▸ **Passage for review**:
● ● ● ● ●

Complete Transcript:
DGII:2025 - Q3
Operator:
Thank you for standing by, and welcome to Digi International Inc. Q3 2025 Earnings Conference Call. [Operator Instructions] Thank you. I would now like to turn the conference over to Jamie Loch, CFO. Please go ahead. James J.
James J. Loch:
Thank you. Good day, everyone. It's great to talk to you again, and thanks for joining us today to discuss the earnings results of Digi International. Joining me on today's call is Ron Konezny, our President and CEO. We issued our earnings release after the market closed today. You may obtain a copy of the press release through the Financial Releases section of our Investor Relations website at digi.com. This afternoon, Ron will provide a comment on our performance, and then we'll take your questions. Some of the statements that we make during this call are considered forward-looking and are subject to significant risks and uncertainties. These statements reflect our expectations about future operating and financial performance and speak only as of today's date. We undertake no obligation to update publicly or revise these forward-looking statements. While we believe the expectations reflected in our forward-looking statements are reasonable, we give no assurance such expectations will be met or that any of our forward-looking statements will prove to be correct. For additional information, please refer to the forward-looking statements section in our earnings release today and the Risk Factors section of our most recent Form 10-K and subsequent reports on file with the SEC. Finally, certain of the financial information disclosed on this call includes non-GAAP measures. The information required to be disclosed about these measures, including reconciliations to the most comparable GAAP measures are included in the earnings release. The earnings release is also furnished as an exhibit to Form 8-K that can be accessed through the SEC Filings sections of our Investor Relations website. Now I'll turn the call over to Ron.

● ● ● ● ●

▸ **Requirement**: Take the Digi International earnings call transcript further, starting right after its last line. The listing isn't needed for anything here.

● ● ● ● ●

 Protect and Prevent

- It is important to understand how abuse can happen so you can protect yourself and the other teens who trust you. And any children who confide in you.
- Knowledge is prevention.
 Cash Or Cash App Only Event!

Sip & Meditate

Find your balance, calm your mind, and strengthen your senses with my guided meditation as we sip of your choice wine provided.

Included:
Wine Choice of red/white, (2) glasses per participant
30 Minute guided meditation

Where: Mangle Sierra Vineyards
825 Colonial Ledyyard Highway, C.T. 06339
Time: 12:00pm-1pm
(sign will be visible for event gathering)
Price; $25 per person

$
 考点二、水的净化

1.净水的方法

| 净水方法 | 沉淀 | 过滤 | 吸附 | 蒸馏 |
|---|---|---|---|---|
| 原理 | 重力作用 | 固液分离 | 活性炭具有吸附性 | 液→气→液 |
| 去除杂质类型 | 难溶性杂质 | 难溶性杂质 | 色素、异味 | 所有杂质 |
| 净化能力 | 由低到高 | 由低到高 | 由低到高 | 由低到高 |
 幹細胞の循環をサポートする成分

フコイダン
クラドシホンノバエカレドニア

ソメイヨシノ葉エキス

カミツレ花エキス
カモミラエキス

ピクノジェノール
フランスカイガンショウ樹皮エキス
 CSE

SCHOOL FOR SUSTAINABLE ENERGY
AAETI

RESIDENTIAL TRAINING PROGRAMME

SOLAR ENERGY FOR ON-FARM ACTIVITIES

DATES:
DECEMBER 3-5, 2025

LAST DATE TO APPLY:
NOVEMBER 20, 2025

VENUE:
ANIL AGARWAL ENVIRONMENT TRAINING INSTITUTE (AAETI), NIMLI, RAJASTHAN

● ● ● ● ●

▸ **Response**:
Ronald E. Konezny:
Thank you, Jamie. Good afternoon, everyone. Before we open the line for questions, I'd like to share a few highlights from our third fiscal quarter. Digi delivered a strong quarter returning to year-over-year revenue growth. Annual recurring revenue grew double digits year-over-year for the third consecutive quarter. ARR now represents a new record of approximately 30% of our trailing 12- month revenues. Importantly, both of our reporting segments contributed to this growth. Our tailored IoT solutions make it simpler and faster for customers to deploy intelligent and cloud connected Edge solutions. Our solutions enable remote monitoring, improve machine uptime and deliver actionable analytics, which produce rapid ROI for our customers. This value proposition is resonating across industries and applications. Profitability improved, driven by ARR and favorable product mix, partially offset by increased freight and duties costs. Adjusted EBITDA margins hit a record 25.6%. We expect ARR and profit growth to increasingly outpace revenue growth as our model scales. Free cash flow generation is a hallmark of our fiscal 2025 performance. Our results were driven by disciplined operations, increased productivity from our AI initiatives and continued inventory optimization. After retiring $30 million in debt this quarter, we now stand at $20 million in net debt and remain on track to be net cash positive by the end of our fiscal 2025. Our CapEx-light model delivers a 9% free cash flow yield, underscoring the efficiency of our business. Strategic acquisitions remain a top priority. We continue to evaluate opportunities that align with our ARR, growth and scale objectives. Looking ahead to the final quarter of our fiscal 2025, our outlook assumes a dynamic macro environment. Digi's 40-year legacy demonstrates our ability to adapt and to thrive. Our diversified global supply chain positions us to respond quickly when needed, while maintaining a long-term focus on our customers' success. I'll now turn the call back to the operator for Q&A.
Operator:
[Operator Instructions] And our first question comes from the line of Tommy Moll with Stephens.
Thomas Allen Moll:
Ron, on products and services ARR, another big step higher this quarter. So I wanted to get an update from you there. A couple of aspects I had in mind and then anything else you want to offer. But maybe an update on how you're managing these attach rates through your channel. I know there's a decision you have to make about how quickly you want to move there. And then another one that came to mind was if you can give any color on which product categories you're having the most success with or the most challenges with, frankly, that would be interesting as well.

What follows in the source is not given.